Nietzsche, Foucault y el alma

Nietzsche, Foucault y el alma 

Pseudo Longino

Foto: Especial

Contra el “monismo del alma”, Nietzsche muestra la pluralidad detrás del prejuicio del sujeto como algo unitario, tanto en el proceso de pensamiento como en la voluntad.

En Más allá del bien y del mal, se lanza la pregunta de si es lícito suponer que el proceso de pensamiento tiene un agente, el sujeto, y no es simplemente un proceso impersonal, motivado por un “ello” plural de afectos, emociones e impulsos. El “yo pienso” es sometido a examen como una mera ilusión.

Igualmente, se pone en duda que la voluntad sea uniforme. Habría una distinción entre el volente que quiere, el que manda y el que obedece, así como el que goza en el cumplimiento del acto de volición. ¿Cómo un sujeto volente único podría ser, al mismo tiempo, el que quiere, el que dicta una orden, el que la ejecuta y el que la disfruta?

De manera muy sugerente, Nietzsche niega la unidad del alma, que entiende, más bien, como una “construcción social de muchas almas”, es decir, una asociación de procesos, con la participación, en todo caso, de “subalmas”. El sujeto queda diluido en esa multiplicidad.
● ● ● ● ● ● ●
## Qué hacer:
(a) Responde, con base en el texto sobre Nietzsche y el alma, a estas preguntas:
(i) ¿En qué obra se plantea la pregunta de si el proceso de pensamiento tiene un agente?
(ii) ¿Qué figuras se distinguen dentro de la voluntad?
(iii) ¿Cómo entiende Nietzsche el alma en lugar de verla como una unidad?
(b) Reanuda el texto sobre Nietzsche y el alma a partir de su última oración.

## Datos proporcionados:
● ● ● ● ● ● ●
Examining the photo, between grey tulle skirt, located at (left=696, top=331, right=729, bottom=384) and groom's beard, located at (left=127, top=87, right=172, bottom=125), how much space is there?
● ● ● ● ● ● ●
## Respuestas:
(a)
(i) En Más allá del bien y del mal.
(ii) El volente que quiere, el que manda, el que obedece y el que goza en el cumplimiento del acto de volición.
(iii) Como una "construcción social de muchas almas", es decir, una asociación de procesos en la que participan "subalmas".

(b)
En Vigilar y castigar, Foucault, siguiendo estas sugerencias nietzscheanas, desarrolló una conceptualización del alma no ya como ese ente metafísico, esa “esencia” o parte inmaterial que nos da unidad como sujetos, sino, precisamente, como una construcción social, una serie de prejuicios, pero también de normas introyectadas, imaginarios y esquemas de dominio impuestos desde afuera por los aparatos de vigilancia, control y castigo.

El alma es social, en el sentido de que constituye el efecto del aparato de poder en nuestra mente. Desde esta posición, e invirtiendo la noción occidental, platónica y también cristiana de que el cuerpo sería la “cárcel del alma”, Foucault, en un giro radical, habla del alma como “cárcel del cuerpo”, una cárcel interna, alojada en lo más íntimo, como el código que moldea nuestro comportamiento y nuestra corporalidad.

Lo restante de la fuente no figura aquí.